И только издание Полного Собрания и Свода Законов Российской империи положило твердое основание русской юриспруденции, начинается основательное изучение истории российского законодательства, систематическое изучение догмы российского законодательства, которая в оценках современников, в том числе европейских исследователей, является беспрецедентной по размаху и дерзости, не имеющая аналогов в истории права. Проведенная научно обоснованная систематизация российского законодательства позволила решить ряд важных политических и практических задач. Значительно повысилось качество законотворчества, повысилась эффективность правоприменительной деятельности, было создано единое правовое информационное поле, сформирована организационно-правовая база для государственных органов власти и управления, а также сложилась база источников для юридической науки и образования.
Особенностью законотворческой деятельности в России стало и то, что в ней активное участие принимали политики, они же и исследователи отечественного права, люди, обладающие высоким интеллектуальным потенциалом, получившие юридическое образование в европейских университетах и, будучи профессорами отечественных университетов, активно вовлеченные в систему подготовки российских юристов. Именно поэтому в XIX в., особенно во второй его половине, законотворчество в России имело как официальный, так и неофициальный характер, представляя уникальный опыт развития и социализации научного знания, способствовало консолидации научного сообщества, формированию научных ценностей и развитию правовой культуры.
Работа по систематизации отечественного законодательства, основанная на видовой классификации правового массива, естественным образом спровоцировала глубокие исследования отраслевого права. Уже в начале XIX столетия, с созданием Комиссии составления законов задача кодификации отдельных отраслей права стала настолько очевидной, что в структуре Комиссии были выделены группы, а затем созданы и самостоятельные комиссии по разработке кодифицированных актов: Гражданского Уложения, Уголовного Уложения, отдельных Уставов и узаконений. Именно это направление в законотворческой деятельности пробудило отраслевую науку, дало импульс отраслевому научному творчеству, способствовало созданию научных групп и сообществ. Отраслевое правотворчество становится общественно привлекательным, и уже в середине, особенно во второй половине XIX столетия в обсуждение законопроектов вовлекаются не только профессиональные юристы и политики, но и общественные деятели, представители иных наук, тем самым обеспечивается широкая социальная база этому процессу, способствующая популяризации научного правового знания.
Однако, несмотря на столь активную позицию научного сообщества, в законотворчестве, по мнению ученых-правоведов XIX в., в России, в отличие от европейских государств, сложилась специфическая традиция.

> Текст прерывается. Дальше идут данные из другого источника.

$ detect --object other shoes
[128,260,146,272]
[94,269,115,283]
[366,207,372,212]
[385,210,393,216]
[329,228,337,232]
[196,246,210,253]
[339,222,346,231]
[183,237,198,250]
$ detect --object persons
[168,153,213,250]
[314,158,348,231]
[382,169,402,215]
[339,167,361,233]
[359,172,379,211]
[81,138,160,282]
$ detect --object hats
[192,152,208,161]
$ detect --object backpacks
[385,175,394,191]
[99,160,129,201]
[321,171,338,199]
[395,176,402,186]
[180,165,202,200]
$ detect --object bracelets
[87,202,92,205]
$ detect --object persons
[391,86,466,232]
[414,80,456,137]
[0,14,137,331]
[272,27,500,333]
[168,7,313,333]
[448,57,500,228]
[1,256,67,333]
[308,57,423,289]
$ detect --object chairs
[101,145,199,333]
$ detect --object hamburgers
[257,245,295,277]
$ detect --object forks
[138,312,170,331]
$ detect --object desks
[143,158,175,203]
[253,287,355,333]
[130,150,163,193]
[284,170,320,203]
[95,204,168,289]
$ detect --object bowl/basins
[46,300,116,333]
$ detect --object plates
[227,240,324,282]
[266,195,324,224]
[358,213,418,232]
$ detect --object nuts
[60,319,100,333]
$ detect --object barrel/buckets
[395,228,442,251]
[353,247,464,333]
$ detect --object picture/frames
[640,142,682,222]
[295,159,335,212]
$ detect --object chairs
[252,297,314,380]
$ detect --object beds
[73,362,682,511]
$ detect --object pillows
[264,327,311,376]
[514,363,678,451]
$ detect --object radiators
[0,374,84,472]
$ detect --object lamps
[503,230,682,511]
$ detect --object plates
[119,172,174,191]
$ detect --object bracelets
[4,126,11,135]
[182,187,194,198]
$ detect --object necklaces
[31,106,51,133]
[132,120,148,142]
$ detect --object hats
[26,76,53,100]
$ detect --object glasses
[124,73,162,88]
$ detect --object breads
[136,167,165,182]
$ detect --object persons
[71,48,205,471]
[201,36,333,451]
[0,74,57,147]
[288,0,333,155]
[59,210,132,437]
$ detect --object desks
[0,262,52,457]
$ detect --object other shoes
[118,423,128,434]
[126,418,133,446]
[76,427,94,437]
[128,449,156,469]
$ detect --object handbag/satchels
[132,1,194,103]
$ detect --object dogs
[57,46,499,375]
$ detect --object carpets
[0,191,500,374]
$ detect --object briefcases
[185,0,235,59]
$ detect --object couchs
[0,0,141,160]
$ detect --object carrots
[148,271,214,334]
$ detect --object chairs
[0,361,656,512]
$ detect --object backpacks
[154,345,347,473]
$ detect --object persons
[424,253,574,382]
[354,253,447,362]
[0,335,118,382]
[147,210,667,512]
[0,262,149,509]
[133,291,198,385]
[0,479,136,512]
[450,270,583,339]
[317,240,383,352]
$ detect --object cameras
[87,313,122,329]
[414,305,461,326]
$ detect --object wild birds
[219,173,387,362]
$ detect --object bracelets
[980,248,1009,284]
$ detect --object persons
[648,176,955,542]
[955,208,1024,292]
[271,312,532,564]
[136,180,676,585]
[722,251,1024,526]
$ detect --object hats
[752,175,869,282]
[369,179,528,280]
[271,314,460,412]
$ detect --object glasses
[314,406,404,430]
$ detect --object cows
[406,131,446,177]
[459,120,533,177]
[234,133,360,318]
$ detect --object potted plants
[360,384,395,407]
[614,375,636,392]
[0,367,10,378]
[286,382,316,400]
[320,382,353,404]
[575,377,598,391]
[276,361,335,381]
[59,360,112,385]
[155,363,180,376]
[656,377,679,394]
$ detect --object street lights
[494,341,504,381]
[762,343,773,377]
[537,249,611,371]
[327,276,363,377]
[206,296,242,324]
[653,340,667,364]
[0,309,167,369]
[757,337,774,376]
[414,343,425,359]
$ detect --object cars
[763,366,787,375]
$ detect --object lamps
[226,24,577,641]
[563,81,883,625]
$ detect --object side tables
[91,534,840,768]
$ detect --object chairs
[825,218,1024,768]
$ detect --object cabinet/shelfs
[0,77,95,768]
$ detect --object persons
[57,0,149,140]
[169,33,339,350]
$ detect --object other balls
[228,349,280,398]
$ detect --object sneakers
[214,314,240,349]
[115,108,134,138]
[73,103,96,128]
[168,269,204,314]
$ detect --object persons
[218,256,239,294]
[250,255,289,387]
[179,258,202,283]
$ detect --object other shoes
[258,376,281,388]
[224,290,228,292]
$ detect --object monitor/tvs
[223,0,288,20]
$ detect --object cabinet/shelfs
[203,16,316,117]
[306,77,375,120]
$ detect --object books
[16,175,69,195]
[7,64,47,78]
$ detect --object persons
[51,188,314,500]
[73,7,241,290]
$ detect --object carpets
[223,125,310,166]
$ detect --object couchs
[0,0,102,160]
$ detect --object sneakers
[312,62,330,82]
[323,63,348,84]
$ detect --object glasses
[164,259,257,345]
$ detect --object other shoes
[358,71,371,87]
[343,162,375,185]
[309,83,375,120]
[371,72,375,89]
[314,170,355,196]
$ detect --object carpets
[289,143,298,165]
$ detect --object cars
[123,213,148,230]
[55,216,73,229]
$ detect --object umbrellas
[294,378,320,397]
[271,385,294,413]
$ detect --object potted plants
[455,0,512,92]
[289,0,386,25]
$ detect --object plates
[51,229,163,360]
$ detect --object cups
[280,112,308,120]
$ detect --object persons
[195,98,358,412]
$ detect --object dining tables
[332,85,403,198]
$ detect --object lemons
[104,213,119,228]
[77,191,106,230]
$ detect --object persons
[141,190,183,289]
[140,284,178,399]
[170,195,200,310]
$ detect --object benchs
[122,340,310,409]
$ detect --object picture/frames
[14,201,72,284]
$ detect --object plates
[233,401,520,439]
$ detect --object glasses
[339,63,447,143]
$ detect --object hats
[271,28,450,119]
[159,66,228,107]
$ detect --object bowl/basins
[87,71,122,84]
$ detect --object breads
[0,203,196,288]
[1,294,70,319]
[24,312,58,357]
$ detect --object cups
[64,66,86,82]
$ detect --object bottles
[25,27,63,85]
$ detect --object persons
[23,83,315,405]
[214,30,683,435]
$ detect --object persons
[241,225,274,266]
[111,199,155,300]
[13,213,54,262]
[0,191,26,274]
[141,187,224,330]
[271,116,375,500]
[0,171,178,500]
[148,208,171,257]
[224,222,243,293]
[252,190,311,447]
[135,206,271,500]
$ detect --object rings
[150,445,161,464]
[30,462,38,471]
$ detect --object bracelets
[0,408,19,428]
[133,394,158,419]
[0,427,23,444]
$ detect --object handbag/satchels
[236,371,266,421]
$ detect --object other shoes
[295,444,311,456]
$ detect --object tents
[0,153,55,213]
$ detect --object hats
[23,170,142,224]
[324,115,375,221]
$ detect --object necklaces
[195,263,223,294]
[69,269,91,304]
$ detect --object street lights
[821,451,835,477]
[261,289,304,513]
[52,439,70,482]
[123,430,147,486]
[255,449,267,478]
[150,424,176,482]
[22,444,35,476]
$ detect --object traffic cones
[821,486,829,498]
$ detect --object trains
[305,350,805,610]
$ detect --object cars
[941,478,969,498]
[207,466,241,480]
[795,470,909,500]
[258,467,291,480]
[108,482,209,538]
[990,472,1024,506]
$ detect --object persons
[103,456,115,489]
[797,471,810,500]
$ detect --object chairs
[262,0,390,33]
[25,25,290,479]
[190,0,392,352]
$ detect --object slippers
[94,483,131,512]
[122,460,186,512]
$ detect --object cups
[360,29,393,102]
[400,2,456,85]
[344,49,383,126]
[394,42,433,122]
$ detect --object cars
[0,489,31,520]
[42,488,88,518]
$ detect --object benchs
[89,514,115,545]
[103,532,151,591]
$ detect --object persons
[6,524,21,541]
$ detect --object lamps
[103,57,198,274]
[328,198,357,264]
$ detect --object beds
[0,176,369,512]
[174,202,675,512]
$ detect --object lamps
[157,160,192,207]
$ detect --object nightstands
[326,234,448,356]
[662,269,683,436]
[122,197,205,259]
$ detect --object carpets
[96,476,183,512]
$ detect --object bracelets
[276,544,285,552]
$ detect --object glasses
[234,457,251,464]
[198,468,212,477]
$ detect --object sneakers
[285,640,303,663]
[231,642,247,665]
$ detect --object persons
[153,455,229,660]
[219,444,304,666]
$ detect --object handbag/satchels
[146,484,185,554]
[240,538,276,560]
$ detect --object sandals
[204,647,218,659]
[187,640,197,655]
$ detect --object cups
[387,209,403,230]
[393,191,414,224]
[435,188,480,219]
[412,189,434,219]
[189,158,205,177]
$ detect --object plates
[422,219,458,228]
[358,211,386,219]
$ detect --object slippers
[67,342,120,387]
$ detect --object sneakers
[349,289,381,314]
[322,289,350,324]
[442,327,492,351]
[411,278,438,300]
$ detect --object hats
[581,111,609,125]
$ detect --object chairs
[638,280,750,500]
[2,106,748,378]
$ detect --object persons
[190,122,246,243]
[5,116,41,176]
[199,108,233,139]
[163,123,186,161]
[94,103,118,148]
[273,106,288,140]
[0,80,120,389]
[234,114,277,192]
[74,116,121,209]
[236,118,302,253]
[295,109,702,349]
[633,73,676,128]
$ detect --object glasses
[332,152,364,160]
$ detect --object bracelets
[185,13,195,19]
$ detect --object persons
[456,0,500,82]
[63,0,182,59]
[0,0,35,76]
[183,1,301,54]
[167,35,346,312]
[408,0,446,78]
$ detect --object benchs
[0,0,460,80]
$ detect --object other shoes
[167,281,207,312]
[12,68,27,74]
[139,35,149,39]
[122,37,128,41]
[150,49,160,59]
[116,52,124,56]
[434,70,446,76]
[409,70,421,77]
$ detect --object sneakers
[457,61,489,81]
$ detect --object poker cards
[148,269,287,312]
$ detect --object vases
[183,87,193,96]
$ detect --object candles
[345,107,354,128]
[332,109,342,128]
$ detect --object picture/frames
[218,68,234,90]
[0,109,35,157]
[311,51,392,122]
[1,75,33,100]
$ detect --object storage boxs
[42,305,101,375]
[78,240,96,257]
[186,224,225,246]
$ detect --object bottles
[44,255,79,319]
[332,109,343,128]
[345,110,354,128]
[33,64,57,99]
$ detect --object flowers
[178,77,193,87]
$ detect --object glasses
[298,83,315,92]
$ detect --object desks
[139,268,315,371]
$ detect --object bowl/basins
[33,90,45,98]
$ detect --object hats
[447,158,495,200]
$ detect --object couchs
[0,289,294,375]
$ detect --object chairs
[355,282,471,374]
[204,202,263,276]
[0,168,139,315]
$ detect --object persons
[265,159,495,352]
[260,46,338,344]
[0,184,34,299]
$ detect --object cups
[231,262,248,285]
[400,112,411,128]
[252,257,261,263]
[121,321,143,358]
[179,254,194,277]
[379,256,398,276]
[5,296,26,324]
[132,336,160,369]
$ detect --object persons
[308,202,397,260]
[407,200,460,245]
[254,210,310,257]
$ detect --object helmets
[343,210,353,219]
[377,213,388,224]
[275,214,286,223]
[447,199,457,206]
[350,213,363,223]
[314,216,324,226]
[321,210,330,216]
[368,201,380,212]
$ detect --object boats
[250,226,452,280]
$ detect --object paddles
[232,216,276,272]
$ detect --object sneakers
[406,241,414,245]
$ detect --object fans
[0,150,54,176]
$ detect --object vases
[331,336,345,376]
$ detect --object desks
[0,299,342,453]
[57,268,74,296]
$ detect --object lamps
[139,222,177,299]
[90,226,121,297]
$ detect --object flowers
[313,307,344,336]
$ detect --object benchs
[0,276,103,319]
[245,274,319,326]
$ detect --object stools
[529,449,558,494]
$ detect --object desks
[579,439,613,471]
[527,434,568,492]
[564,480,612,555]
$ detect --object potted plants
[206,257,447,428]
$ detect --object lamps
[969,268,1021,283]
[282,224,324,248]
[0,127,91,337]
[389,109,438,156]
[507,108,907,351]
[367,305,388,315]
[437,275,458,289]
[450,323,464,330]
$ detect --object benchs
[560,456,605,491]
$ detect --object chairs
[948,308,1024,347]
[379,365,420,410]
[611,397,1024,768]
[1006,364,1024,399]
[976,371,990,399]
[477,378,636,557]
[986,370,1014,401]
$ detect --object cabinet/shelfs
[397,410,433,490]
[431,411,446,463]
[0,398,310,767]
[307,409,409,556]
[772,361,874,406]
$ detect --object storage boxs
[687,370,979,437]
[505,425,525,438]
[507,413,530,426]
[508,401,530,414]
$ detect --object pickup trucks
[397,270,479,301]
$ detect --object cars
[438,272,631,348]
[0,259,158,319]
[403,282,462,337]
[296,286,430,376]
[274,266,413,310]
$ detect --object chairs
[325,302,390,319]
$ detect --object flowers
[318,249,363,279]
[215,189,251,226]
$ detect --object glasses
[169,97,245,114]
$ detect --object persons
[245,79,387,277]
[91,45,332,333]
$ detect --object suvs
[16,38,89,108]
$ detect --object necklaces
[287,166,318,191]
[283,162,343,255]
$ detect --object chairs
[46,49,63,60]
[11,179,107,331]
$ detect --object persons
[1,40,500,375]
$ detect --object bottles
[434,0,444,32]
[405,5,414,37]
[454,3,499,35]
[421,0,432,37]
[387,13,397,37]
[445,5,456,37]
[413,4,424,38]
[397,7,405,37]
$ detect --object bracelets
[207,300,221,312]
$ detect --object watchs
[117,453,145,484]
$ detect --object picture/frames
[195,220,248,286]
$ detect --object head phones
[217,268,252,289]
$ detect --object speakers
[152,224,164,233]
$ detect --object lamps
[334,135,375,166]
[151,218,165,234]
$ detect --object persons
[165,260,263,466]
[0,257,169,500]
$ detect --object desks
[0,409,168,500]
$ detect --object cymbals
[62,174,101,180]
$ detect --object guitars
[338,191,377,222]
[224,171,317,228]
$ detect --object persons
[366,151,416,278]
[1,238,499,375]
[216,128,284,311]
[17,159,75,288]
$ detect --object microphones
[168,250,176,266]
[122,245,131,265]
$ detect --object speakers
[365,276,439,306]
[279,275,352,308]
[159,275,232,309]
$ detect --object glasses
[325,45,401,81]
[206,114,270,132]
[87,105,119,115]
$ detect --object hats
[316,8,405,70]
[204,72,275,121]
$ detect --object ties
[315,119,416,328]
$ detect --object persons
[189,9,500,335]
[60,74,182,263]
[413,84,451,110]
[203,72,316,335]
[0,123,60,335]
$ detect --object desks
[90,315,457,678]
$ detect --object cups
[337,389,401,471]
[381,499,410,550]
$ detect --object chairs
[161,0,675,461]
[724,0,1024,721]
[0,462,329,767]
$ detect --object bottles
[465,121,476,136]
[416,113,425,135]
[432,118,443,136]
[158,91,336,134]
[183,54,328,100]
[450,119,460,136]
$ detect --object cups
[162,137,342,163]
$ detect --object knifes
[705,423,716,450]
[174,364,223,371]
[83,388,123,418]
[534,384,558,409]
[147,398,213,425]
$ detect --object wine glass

И если в Европе «… успехи законоведения вызывали нередко деятельность общественной власти к усовершенствованию законодательства, – писал А.Г. Станиславский, – в России наоборот, по мере того как слагались и совершенствовались законы, и учение о них приобретало большее значение и подвигалось вперед – такова отличительная черта Русского законоведения» [3, с. 29]. К сожалению, такая тенденция во взаимодействии науки и законотворчества сохраняется и сегодня. Многие современные юристы считают, что для юридической науки наступил момент истины, определяющий сумеет ли российское правоведение стать полностью адекватным не только текущим (ситуативным) социальным запросам, но и идеалам современной науки [4, с. 8].